Reproduce the book description word for word, starting at "The 1960s are" and ending at "ascendant New Right.".

--- Passage ---
--- --- ---
Descriptions, Reviews, Etc.
Publisher Description:

"Reading this book revives the spirit of civic action today for those who are unjustifiably forlorn about overcoming injustice."--Ralph Nader

An on-the-ground history of ordinary Americans who took to the streets when political issues became personal

The 1960s are widely seen as the high tide of political activism in the United States. According to this view, Americans retreated to the private realm after the tumult of the civil rights and antiwar movements, and on the rare occasions when they did take action, it was mainly to express their wish to be left alone by government--as recommended by Ronald Reagan and the ascendant New Right.
In fact, as Michael Stewart Foley shows in Front Porch Politics, this understanding of post-1960s politics needs drastic revision. On the community level, the 1970s and 1980s witnessed an unprecedented upsurge of innovative and impassioned grass roots political activity. In Southern California and on the Lower East Side of Manhattan, tenants challenged landlords with sit-ins and referenda; in the upper Midwest, farmers vandalized power lines and mobilized tractors to protect their land; and in the deindustrializing cities of the Rust Belt, laid-off workers boldly claimed the right to own their idled factories. Meanwhile, activists fought to defend the traditional family or to expand the rights of women, while entire towns organized to protest the toxic sludge in their basements. Recalling Love Canal, the tax revolt in California, ACT UP, and other crusades famous or forgotten, Foley shows how Americans were propelled by personal experiences and emotions into the public sphere. Disregarding conventional ideas of left and right, they turned to political action when they perceived, from their actual or figurative front porches, an immediate threat to their families, homes, or dreams.
Front Porch Politics is a vivid and authoritative people's history of a time when Americans followed their outrage into the streets. Addressing today's readers, it is also a field guide for effective activism in an era when mass movements may seem impractical or even pass . The distinctively visceral, local, and highly personal politics that Americans practiced in the 1970s and 1980s provide a model of citizenship participation worth emulating if we are to renew our democracy.


Contributor Bio(s): Foley, Michael Stewart: - Michael Stewart Foley is the author of Confronting the War Machine: Draft Resistance During the Vietnam War, winner of the Scott Bills Memorial Prize from the Peace History Society. He has edited or coedited three other books and is a founding editor of The Sixties: A Journal of History, Politics, and Culture. A native New Englander, he teaches American history at the University of Sheffield in England.
--- --- ---
--- Data under study ---
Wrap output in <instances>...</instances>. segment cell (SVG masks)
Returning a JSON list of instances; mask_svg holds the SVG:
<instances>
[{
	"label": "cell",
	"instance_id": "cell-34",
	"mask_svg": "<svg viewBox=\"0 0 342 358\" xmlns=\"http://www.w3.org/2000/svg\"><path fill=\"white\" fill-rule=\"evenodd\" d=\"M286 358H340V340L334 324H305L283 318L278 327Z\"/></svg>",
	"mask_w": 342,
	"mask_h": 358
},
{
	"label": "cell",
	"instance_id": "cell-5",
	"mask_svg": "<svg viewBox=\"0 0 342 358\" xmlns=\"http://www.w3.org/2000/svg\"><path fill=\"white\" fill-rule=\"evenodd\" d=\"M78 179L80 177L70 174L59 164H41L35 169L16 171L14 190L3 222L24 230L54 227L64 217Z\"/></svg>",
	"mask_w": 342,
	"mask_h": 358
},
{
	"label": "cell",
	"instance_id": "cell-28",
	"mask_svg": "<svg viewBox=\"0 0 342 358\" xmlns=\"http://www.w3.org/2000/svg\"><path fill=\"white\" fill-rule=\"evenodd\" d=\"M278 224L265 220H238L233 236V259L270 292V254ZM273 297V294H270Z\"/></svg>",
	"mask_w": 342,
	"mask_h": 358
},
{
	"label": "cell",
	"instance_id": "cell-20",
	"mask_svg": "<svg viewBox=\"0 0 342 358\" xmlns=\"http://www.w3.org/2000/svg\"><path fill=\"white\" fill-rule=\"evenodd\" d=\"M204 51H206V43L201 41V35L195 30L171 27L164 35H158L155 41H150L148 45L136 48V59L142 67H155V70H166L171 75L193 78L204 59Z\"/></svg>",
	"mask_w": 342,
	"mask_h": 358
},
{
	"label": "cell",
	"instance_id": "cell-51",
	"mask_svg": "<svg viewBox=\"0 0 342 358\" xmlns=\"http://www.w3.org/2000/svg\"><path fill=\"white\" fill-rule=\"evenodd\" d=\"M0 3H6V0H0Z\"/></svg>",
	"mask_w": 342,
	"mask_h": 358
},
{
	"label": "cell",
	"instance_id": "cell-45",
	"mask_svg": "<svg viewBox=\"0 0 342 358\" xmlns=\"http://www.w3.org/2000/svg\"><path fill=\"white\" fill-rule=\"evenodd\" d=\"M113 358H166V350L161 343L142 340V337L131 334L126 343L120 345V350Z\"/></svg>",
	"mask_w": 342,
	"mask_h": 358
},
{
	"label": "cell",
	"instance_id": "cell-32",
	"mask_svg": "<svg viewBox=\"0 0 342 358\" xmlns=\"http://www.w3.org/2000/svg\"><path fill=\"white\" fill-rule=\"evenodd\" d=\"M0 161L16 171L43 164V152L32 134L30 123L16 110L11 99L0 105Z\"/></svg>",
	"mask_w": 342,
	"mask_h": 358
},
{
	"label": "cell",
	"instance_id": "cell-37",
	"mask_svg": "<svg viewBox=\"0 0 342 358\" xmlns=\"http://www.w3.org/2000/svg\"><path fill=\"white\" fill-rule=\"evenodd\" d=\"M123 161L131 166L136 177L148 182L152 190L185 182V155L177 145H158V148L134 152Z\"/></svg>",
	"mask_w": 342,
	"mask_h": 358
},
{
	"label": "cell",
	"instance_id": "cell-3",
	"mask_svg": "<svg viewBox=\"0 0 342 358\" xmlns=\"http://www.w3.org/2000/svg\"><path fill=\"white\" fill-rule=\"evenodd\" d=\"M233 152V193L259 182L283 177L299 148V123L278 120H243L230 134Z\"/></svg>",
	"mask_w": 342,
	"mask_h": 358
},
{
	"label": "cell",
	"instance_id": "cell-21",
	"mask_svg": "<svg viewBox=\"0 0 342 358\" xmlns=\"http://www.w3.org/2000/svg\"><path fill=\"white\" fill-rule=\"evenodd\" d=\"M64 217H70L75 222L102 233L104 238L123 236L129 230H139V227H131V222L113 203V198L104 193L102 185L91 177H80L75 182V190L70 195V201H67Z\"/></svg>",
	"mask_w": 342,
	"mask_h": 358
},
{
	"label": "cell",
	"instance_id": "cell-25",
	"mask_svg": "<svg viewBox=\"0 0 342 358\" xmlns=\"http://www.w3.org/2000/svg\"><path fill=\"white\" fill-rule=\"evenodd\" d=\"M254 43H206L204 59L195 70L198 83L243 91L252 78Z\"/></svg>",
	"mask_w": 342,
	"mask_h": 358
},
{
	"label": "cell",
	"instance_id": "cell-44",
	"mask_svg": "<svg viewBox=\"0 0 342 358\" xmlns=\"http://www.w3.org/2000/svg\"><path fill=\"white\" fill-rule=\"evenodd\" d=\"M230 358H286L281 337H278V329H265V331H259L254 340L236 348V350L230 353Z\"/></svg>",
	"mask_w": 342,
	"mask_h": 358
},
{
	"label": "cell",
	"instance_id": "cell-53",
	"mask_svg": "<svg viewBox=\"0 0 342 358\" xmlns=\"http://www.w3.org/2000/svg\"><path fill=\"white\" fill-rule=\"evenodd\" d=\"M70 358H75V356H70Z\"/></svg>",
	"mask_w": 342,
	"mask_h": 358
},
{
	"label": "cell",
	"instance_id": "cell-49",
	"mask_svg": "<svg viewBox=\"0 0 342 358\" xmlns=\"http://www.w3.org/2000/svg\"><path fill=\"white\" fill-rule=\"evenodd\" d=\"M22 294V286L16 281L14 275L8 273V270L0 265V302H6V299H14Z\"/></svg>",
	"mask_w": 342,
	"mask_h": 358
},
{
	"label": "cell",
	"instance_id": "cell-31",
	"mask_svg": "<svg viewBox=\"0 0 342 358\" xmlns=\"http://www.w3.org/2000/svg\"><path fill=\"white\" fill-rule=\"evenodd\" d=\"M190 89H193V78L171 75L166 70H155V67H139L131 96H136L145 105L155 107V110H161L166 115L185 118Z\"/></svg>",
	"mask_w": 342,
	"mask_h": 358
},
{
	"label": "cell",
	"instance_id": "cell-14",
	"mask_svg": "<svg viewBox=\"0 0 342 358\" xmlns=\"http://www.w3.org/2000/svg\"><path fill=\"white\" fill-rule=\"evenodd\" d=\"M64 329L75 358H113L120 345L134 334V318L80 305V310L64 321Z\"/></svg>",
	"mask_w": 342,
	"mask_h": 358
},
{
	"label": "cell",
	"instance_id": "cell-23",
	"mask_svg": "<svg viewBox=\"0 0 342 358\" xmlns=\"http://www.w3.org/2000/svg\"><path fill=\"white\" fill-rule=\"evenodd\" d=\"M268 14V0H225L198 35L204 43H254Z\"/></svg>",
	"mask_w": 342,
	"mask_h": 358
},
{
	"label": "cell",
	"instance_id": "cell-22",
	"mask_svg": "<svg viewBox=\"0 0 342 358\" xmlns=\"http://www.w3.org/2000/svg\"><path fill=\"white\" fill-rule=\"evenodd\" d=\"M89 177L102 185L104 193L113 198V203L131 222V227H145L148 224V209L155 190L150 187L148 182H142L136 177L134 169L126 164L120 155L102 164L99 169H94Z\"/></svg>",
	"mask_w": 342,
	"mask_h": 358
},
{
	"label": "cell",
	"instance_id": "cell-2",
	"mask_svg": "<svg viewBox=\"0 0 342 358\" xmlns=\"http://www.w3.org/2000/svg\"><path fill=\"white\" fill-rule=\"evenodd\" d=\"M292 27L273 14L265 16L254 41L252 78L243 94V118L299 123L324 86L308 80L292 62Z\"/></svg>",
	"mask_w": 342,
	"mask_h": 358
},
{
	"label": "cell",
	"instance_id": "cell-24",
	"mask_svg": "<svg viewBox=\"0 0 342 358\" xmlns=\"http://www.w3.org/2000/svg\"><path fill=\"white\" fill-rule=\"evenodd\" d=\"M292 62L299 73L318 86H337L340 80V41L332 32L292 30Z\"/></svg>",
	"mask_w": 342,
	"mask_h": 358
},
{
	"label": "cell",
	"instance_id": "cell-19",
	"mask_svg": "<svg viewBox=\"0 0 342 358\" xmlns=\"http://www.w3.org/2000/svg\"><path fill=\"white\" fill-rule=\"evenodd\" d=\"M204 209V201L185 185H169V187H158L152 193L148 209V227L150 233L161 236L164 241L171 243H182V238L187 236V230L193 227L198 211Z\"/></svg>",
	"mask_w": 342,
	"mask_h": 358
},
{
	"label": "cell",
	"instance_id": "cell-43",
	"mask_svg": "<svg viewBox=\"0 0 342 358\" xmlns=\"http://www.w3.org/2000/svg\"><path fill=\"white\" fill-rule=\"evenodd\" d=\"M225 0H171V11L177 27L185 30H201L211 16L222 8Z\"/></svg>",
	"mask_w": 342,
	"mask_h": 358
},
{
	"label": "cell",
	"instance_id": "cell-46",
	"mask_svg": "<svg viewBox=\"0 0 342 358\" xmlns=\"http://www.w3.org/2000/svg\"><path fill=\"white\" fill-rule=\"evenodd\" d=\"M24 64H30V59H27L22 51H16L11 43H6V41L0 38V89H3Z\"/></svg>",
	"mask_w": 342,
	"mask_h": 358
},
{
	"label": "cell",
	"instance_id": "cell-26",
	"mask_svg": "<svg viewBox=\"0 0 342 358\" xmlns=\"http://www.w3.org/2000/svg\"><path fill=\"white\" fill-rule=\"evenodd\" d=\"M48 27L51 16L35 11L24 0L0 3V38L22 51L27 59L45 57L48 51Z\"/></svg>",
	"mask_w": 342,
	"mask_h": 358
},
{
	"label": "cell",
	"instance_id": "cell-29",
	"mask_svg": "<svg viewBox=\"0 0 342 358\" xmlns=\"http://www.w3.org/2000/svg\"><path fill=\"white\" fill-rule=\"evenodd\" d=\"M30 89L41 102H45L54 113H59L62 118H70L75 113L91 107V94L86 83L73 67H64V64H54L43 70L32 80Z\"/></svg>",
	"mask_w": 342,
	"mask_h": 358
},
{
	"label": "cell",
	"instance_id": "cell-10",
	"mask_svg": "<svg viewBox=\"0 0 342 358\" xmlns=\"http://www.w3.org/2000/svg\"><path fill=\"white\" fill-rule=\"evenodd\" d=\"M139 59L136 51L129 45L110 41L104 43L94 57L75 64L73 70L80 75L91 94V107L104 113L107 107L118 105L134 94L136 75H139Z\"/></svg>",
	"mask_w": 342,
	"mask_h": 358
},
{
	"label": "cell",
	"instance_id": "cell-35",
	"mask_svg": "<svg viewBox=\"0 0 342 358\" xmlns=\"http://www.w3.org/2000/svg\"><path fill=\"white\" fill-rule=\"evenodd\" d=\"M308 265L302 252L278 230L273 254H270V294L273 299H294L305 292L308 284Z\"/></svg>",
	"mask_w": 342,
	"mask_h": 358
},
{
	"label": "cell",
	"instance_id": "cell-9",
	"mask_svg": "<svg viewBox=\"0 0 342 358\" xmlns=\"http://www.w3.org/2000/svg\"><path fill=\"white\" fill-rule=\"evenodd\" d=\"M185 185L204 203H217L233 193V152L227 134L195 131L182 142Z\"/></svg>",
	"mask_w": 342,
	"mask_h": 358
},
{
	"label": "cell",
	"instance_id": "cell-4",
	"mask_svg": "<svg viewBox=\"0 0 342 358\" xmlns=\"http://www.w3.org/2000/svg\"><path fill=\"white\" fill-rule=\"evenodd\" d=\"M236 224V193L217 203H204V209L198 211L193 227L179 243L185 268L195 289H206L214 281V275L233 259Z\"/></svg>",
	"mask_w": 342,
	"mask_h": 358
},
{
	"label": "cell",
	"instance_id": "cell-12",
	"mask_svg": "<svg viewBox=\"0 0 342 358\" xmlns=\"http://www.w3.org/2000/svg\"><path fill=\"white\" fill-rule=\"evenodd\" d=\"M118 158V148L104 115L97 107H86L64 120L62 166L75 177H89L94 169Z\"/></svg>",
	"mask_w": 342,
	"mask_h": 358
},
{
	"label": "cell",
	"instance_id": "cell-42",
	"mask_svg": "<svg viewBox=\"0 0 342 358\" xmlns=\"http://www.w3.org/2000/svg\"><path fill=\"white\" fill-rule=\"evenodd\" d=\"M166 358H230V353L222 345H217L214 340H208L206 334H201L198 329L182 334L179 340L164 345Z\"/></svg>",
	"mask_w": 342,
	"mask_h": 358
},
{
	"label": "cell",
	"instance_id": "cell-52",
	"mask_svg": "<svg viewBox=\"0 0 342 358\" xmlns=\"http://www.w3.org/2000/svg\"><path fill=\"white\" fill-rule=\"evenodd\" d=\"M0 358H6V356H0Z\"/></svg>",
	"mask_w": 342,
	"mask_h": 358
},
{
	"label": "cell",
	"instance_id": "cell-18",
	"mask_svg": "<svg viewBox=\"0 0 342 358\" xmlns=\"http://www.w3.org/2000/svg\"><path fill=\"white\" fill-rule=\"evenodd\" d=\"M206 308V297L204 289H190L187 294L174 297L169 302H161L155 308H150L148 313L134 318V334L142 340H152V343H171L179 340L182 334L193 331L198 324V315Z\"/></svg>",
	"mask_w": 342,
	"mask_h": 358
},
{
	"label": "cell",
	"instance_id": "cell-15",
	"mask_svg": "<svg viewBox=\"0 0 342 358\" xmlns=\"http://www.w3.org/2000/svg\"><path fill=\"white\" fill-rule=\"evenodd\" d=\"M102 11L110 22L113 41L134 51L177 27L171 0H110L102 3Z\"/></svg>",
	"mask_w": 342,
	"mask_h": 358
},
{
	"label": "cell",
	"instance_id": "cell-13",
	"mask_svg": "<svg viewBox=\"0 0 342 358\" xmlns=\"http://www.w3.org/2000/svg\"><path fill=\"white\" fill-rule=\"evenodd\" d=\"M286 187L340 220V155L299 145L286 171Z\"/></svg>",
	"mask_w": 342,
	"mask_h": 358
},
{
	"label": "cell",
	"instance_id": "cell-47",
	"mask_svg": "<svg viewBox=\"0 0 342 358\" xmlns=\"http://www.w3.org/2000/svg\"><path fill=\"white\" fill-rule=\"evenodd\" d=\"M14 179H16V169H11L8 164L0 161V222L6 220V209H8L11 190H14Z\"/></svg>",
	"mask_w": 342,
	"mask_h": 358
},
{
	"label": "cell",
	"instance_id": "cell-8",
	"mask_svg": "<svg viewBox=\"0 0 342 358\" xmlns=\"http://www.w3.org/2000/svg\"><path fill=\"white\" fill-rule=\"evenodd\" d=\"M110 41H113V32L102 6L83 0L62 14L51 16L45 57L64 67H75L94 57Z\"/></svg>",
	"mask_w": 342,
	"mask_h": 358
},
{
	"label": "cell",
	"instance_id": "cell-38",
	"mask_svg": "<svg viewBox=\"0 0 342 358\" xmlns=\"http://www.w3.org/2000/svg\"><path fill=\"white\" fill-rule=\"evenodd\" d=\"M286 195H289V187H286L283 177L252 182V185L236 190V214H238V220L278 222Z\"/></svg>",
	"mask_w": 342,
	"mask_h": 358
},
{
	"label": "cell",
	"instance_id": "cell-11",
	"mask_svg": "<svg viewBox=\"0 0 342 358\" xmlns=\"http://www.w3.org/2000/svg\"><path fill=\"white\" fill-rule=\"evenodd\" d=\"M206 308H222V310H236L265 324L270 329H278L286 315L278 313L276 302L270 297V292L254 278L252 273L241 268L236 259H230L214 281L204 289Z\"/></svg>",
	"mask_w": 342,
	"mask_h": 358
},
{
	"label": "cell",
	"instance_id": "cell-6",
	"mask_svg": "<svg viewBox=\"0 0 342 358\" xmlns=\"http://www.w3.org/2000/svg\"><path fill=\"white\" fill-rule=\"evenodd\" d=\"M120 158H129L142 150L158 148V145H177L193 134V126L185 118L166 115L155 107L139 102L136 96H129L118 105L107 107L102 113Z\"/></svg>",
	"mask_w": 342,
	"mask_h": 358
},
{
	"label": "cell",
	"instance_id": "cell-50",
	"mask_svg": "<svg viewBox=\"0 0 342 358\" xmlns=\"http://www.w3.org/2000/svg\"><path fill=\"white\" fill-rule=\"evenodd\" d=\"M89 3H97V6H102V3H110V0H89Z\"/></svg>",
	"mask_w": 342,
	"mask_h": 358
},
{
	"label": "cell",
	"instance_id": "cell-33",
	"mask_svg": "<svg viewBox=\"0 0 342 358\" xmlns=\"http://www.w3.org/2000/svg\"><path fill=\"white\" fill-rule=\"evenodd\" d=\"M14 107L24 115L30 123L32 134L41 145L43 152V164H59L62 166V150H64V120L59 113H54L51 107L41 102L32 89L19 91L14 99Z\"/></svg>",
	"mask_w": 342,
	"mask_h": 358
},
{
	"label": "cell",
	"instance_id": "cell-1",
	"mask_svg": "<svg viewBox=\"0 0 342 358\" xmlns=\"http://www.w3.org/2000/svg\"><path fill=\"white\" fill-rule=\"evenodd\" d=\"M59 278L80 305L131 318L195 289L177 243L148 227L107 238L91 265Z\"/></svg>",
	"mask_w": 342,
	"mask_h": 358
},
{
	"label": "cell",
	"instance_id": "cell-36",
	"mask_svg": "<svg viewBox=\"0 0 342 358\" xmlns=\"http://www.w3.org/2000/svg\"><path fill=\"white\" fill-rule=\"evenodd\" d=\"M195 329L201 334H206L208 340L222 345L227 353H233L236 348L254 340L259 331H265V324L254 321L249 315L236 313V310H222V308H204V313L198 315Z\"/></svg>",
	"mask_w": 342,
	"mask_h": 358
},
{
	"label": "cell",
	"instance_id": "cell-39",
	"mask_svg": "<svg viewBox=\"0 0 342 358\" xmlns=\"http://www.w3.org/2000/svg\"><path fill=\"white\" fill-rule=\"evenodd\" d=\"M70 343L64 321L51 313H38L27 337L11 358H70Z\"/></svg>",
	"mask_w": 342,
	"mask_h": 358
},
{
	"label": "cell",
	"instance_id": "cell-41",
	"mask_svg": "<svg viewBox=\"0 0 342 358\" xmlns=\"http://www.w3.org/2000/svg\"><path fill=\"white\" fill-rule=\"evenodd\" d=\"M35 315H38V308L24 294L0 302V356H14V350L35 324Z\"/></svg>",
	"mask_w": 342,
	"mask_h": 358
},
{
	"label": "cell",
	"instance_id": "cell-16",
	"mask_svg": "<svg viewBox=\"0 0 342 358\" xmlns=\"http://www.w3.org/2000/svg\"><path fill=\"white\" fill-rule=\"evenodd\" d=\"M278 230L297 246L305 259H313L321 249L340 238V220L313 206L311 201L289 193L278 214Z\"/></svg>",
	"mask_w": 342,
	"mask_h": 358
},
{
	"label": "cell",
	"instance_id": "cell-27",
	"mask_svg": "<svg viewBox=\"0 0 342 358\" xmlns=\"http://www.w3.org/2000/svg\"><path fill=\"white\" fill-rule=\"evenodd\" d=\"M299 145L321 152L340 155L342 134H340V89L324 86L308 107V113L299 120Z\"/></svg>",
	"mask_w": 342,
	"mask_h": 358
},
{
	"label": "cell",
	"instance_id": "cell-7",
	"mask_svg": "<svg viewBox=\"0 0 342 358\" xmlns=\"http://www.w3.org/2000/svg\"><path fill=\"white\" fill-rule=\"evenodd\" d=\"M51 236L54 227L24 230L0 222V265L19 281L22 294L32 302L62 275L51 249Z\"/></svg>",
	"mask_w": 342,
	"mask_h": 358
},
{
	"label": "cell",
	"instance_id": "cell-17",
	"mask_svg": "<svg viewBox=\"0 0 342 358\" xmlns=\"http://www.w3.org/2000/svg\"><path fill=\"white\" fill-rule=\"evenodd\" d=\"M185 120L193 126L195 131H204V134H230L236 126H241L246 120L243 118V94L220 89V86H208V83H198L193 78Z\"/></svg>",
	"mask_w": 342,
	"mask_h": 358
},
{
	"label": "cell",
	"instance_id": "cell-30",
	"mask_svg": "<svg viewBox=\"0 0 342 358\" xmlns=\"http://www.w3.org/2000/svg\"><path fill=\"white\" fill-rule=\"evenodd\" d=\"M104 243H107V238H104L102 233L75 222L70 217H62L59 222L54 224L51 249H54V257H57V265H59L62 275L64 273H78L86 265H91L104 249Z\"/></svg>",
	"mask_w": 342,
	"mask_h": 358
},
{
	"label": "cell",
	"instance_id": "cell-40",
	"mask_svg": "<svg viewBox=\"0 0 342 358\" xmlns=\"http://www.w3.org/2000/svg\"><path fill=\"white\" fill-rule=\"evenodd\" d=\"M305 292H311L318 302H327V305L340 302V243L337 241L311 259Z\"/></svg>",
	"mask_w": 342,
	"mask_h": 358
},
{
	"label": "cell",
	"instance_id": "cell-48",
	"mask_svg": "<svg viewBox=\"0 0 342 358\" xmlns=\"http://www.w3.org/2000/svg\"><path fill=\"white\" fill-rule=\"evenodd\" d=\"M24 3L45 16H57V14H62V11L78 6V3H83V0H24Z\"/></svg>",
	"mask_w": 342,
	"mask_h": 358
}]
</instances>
--- --- ---
--- Exercise result ---
The 1960s are widely seen as the high tide of political activism in the United States. According to this view, Americans retreated to the private realm after the tumult of the civil rights and antiwar movements, and on the rare occasions when they did take action, it was mainly to express their wish to be left alone by government--as recommended by Ronald Reagan and the ascendant New Right.